=== TASK ===
Copy the records below exactly, starting at the line that contains "Dick Weissman New Traditions Album Cover" and ending at the line that contains "The Art of Being"; leave out any pictures.

=== SUPPLIED DATA ===
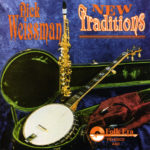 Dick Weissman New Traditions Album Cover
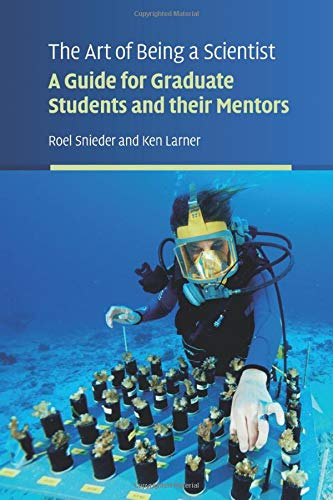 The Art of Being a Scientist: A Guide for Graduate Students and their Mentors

--

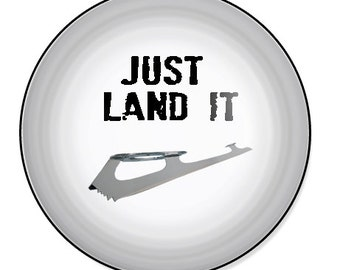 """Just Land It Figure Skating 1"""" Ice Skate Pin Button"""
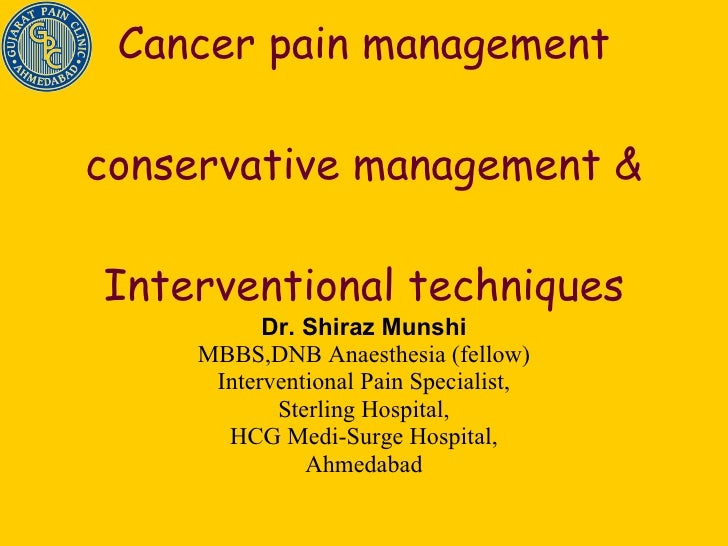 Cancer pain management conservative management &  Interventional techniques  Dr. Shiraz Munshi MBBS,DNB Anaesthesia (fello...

=== WRITTEN SOLUTION ===
 Dick Weissman New Traditions Album Cover
 The Art of Being a Scientist: A Guide for Graduate Students and their Mentors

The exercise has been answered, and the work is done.